**Dataset rows:**
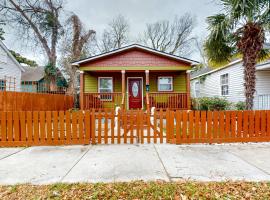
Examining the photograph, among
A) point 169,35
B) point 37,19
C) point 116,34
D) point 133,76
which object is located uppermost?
point 169,35

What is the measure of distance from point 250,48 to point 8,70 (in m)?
20.3

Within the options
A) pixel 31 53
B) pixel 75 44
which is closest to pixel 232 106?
pixel 75 44

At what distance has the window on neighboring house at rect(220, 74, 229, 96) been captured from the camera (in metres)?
13.8

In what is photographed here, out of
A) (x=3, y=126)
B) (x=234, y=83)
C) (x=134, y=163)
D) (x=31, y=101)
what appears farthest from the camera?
(x=234, y=83)

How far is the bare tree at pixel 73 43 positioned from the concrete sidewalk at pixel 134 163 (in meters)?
18.8

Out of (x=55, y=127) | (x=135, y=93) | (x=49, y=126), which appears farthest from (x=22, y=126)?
(x=135, y=93)

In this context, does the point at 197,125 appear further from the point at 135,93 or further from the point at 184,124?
the point at 135,93

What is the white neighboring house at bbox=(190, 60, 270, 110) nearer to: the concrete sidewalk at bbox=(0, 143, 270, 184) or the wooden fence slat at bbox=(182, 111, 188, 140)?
the concrete sidewalk at bbox=(0, 143, 270, 184)

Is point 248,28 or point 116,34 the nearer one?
point 248,28

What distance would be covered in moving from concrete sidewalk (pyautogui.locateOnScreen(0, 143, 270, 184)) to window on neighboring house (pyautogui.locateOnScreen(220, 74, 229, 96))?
378 inches

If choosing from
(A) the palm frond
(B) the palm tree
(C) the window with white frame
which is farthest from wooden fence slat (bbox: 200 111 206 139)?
(C) the window with white frame

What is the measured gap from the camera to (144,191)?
2.77 m

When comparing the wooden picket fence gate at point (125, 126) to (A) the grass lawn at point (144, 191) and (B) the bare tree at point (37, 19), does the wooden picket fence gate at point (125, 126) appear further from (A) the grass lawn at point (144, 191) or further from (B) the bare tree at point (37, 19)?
(B) the bare tree at point (37, 19)

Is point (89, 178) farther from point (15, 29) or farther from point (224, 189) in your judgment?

**Your goal:** Retype, exactly and only, the lines running from the one with "If choosing from" through the final line of the listing above.

**Exercise output:**
If choosing from
(A) the palm frond
(B) the palm tree
(C) the window with white frame
which is farthest from wooden fence slat (bbox: 200 111 206 139)?
(C) the window with white frame

What is the measured gap from the camera to (144,191)?
2.77 m

When comparing the wooden picket fence gate at point (125, 126) to (A) the grass lawn at point (144, 191) and (B) the bare tree at point (37, 19), does the wooden picket fence gate at point (125, 126) appear further from (A) the grass lawn at point (144, 191) or further from (B) the bare tree at point (37, 19)?
(B) the bare tree at point (37, 19)

Is point (89, 178) farther from point (15, 29) or farther from point (224, 189) in your judgment?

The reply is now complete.